Theorem: Let $R$ be a Wedderburn ring, and let $\mathcal{S}$ be a representative set of the simple right $R-$modules. For each $S \in \mathcal{S}$, let $I_S$ be the sum of all those minimal right ideals of $R$ that are isomorphic to $S$. Then:
$|\mathcal{S}|$ is finite.
Each $I_S$ is a minimal (nonzero, two-sided) ideal of $R$.
$R$ is the direct sum of the ideals $I_S$.
Each ideal $I_S$ is a simple right artinian subring of $R.$
If $S,T \in \mathcal{S}$, with $S \not \cong T$, then $T I_S = 0$.
In particular, I have a question about the minimality argument of part (2).
We suppose that $I$ is an ideal of $R$ so that $I < I_S$. Since $I$ is proper, we can choose a minimal right ideal $J \leq I_S$ with $J \cong S$ and $J \not \subseteq I$. Then $J \cap I$ is a right ideal of $R$ properly contained in $J$, and hence $J \cap I = 0$. However, $JI \subseteq J \cap I$ since $I$ is a left ideal, so $JI = 0$.

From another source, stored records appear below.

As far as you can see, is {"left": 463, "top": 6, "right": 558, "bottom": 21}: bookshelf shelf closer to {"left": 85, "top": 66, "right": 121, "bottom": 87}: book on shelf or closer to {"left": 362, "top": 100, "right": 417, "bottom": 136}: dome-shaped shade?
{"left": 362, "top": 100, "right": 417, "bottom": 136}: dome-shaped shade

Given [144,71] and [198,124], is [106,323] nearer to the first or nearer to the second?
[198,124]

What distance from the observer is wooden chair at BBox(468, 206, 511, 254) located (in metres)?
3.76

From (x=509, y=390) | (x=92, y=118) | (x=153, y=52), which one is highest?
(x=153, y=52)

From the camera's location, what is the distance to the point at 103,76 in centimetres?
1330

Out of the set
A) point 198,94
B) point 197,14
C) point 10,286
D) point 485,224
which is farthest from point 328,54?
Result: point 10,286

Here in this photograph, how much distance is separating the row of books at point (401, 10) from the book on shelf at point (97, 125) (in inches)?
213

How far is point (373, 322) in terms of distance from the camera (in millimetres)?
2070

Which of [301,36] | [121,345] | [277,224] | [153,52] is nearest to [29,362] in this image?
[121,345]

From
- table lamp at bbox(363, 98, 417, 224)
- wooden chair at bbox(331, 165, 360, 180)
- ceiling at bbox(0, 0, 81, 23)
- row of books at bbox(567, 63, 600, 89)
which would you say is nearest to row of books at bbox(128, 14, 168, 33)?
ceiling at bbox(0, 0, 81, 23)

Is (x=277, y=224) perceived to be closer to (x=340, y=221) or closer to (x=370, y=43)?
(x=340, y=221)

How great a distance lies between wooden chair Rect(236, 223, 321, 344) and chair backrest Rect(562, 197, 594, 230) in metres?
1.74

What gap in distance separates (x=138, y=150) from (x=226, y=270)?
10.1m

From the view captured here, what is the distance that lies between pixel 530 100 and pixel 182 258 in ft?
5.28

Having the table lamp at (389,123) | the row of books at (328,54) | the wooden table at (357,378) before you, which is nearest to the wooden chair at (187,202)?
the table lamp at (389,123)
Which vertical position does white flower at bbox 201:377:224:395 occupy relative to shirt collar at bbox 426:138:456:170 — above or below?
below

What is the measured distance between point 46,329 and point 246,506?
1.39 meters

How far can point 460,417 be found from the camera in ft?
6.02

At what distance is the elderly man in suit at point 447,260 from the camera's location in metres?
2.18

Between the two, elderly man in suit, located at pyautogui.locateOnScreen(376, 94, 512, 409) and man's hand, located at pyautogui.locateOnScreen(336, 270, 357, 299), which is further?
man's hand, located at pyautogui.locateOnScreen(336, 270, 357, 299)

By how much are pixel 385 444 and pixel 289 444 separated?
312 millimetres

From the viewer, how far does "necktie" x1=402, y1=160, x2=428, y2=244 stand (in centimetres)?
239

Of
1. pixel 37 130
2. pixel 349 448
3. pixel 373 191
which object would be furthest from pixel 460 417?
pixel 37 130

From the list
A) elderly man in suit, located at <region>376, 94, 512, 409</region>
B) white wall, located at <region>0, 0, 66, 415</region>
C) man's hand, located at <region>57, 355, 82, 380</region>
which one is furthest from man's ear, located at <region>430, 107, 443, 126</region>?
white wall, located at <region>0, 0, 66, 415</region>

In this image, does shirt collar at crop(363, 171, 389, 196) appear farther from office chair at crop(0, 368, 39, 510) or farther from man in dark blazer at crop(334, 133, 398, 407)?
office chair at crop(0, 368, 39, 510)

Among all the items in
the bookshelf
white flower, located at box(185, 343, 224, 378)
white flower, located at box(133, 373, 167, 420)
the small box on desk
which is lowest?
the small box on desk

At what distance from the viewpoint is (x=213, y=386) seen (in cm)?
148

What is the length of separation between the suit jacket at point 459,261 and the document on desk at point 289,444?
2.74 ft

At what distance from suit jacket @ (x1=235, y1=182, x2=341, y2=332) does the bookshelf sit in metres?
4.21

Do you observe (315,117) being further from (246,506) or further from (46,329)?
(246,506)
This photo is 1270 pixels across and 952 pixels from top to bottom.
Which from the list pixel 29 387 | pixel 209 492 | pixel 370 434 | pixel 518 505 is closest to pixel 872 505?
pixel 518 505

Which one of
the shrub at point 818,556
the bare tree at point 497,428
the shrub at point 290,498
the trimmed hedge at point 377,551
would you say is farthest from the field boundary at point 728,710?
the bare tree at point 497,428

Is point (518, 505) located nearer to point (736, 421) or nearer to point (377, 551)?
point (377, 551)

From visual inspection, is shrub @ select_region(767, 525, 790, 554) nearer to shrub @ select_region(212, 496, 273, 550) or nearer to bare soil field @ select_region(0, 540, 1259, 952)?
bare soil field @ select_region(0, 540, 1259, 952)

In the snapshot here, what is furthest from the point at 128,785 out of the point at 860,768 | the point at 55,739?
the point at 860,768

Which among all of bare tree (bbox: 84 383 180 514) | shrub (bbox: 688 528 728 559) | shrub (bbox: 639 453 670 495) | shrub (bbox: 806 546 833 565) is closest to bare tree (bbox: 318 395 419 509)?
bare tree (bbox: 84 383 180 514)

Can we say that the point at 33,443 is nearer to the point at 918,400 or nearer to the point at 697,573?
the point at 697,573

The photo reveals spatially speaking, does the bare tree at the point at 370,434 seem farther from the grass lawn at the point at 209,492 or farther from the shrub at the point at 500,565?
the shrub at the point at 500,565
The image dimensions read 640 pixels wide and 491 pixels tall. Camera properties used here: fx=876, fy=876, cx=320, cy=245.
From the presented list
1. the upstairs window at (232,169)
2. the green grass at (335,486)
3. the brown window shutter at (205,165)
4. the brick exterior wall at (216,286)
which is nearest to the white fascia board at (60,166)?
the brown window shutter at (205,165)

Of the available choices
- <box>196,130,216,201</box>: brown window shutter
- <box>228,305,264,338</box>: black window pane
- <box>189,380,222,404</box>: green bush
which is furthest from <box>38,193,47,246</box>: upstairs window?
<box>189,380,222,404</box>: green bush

Al this is fine with me. Next Isaacs writes: It follows that $I_S I = 0$ since $I_S$ is a sum of modules isomorphic to $J$, and each is annihilated by I.
But we have only shown that one of the modules isomorphic to $J$ is annihilated by $I$. Why does it follow that all of them are annihilated by $I$?
My thoughts: If $J'$ is another minimal right module isomorphic to $J$, then $J J' \subseteq J$. If $J J' > 0$, then $J J' = J$ since $J$ is right simple. So if $I$ contains any right module isomorphic to $J$, then it contains all of them - from which the result would follow. I am not sure how to argue that $J J' > 0$, or even if it is true...
Am I looking in the right direction?
The answer was very simple: $J$ and $J'$ are by definition both isomorphic as $R$-modules, so naturally if $I$ annihilates one then it annihilates the other. From this it follows that $I_S I = 0$, so $R I = 0$, implying that $I = 0$.